### The task
Please retype the listing below exactly as it stands, skipping any pictures.

### Source material
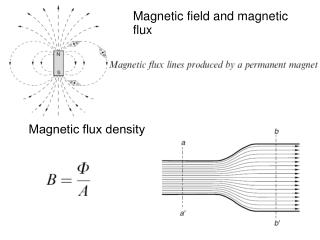Magnetic field and magnetic flux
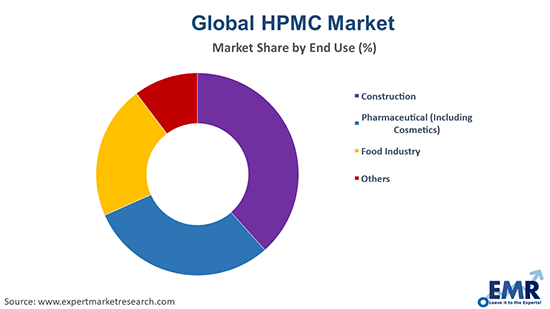HPMC Market by End Use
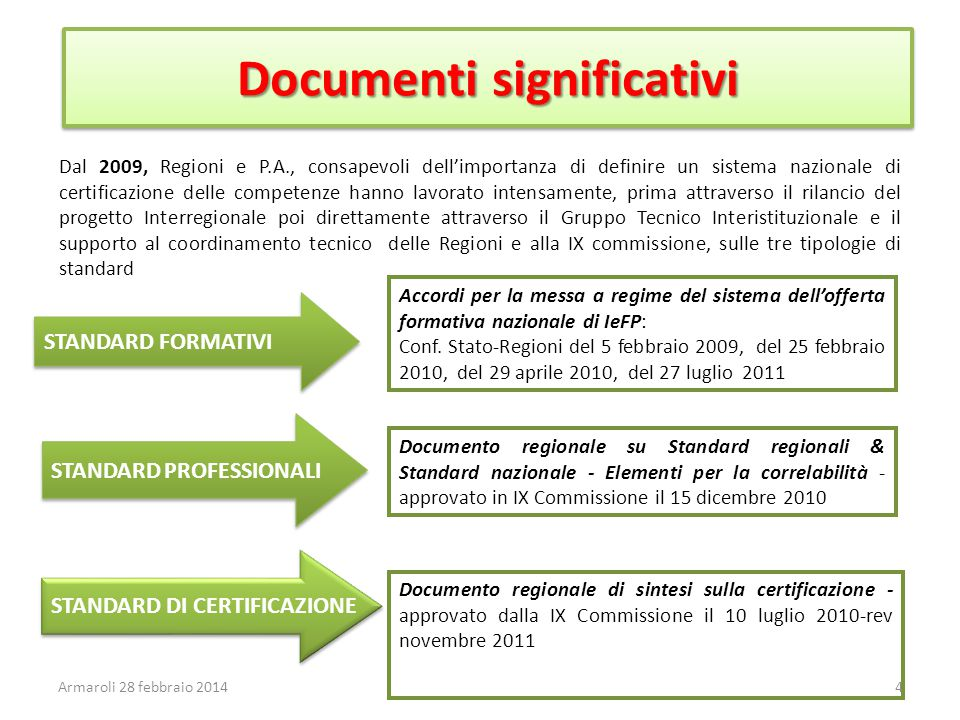 Documenti significativi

### Completed exercise
Magnetic field and magnetic flux
HPMC Market by End Use
 Documenti significativi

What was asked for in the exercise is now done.